Впрочем, я нисколько не удивился бы, если бы ты обрадовался, что о твоем лице, необычайно безобразном, я говорю, а о нравах твоих, куда более отталкивающих, умалчиваю. Дело тут вот в чем. Прежде всего, я не сварлив, а затем – вплоть до недавнего времени я, к счастью, не знал, черен ты или бел , да и теперь, клянусь богом, не очень-то знаю. Произошло же это как раз оттого, что ты никому неизвестен, поскольку ты занят сельским хозяйством, а я свободным временем не располагаю, поскольку я занят науками. Таким образом, тьма безвестности заслоняет тебя от всякого, кто мог бы подвергнуть тебя оценке, а сам я никогда не стремился узнавать о чьих бы то ни было дурных поступках. Наоборот, я всегда старался лучше скрыть свои провинности, чем выслеживать чужие. Вот и получилось у нас с тобой же самое, что бывает, когда один оказывается в ярко освещенном месте, а другой наблюдает за ним из темноты. В самом деле, так оно и есть: ты легко замечаешь из твоих потемок то, что делаю я открыто и на глазах у многих, в то время как сам, со своей стороны, скрываясь под покровом своего ничтожества и убегая от света, остаешься вне круга моего зрения.

════

* ПРИМЕНИТЕ ПРОЧИТАННОЕ *
a. Почему говорящий в отрывке о безвестном собеседнике до недавнего времени не знал, черен тот или бел? Ответьте в одном–трех предложениях.
b. Продолжите отрывок о безвестном собеседнике, начав сразу после его последнего предложения.

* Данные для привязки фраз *
════

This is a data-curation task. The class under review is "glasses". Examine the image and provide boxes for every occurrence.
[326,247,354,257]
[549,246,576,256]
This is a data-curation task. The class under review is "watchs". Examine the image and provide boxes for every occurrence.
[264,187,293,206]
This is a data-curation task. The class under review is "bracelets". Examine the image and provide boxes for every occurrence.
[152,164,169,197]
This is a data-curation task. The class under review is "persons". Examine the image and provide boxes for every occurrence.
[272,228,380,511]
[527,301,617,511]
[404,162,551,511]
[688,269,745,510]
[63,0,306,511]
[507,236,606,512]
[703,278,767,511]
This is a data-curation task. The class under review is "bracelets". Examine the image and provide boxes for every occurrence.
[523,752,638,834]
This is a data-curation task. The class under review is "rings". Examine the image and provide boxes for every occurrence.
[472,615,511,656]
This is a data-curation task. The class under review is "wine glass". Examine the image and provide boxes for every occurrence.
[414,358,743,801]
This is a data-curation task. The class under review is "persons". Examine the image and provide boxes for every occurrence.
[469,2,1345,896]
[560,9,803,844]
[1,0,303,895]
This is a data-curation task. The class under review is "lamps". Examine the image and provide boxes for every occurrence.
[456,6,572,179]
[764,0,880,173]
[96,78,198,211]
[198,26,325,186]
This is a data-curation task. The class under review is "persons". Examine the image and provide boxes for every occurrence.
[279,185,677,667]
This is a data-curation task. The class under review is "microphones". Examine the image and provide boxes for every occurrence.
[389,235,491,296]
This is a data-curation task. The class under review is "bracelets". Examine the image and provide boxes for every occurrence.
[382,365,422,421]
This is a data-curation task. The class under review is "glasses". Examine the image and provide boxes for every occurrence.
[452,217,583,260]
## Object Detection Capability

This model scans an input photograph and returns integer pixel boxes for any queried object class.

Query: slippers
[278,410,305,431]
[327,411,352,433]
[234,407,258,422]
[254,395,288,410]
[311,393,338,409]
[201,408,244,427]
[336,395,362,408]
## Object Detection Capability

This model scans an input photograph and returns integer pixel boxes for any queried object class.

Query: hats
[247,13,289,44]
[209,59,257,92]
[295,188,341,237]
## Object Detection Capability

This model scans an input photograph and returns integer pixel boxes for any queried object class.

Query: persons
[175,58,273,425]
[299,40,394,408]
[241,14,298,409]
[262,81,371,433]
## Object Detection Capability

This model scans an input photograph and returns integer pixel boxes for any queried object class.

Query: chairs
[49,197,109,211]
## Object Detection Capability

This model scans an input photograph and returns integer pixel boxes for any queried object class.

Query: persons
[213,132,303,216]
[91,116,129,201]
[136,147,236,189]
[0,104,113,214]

════

* ОТВЕТЫ ПО ПОРЯДКУ *
a. Собеседник никому не известен, поскольку занят сельским хозяйством, а у говорящего нет свободного времени, поскольку он занят науками. Кроме того, говорящий никогда не стремился узнавать о чьих-либо дурных поступках.

b.
17. Так, например, есть ли у тебя рабы, чтобы обрабатывать землю, или нет, или ты пользуешься для этого услугами соседей, отвечая им тем же, – я даже этого не знаю, да и знать не желаю. А ты вот, оказывается, знаешь, что я в один и тот же день отпустил в Эе на волю трех рабов. Это и было одним из тех обвинений, которые ты подсказал своему адвокату и которые он предъявил мне, хотя сам чуть-чуть раньше заявил, что я прибыл в Эю в сопровождении одного единственного раба. Вот мне и хотелось бы получить от тебя ответ на такой вопрос: как это я умудрился, имея одного, отпустить на волю трех? Разве только и здесь колдовство? Не знаю, что и думать – то ли ложь слепа, то ли таков ее обычай? «Прибыл Апулей в Эю с одним рабом», а затем, протараторив еще два-три слова: «Апулей в Эе за один день отпустил на волю трех». Прибыть с тремя и всех троих освободить – едва ли это правдоподобно! Однако, если бы я именно так и поступил, то почему в трех рабах ты видишь признак бедности, а в трех вольноотпущенных не видишь признака богатства?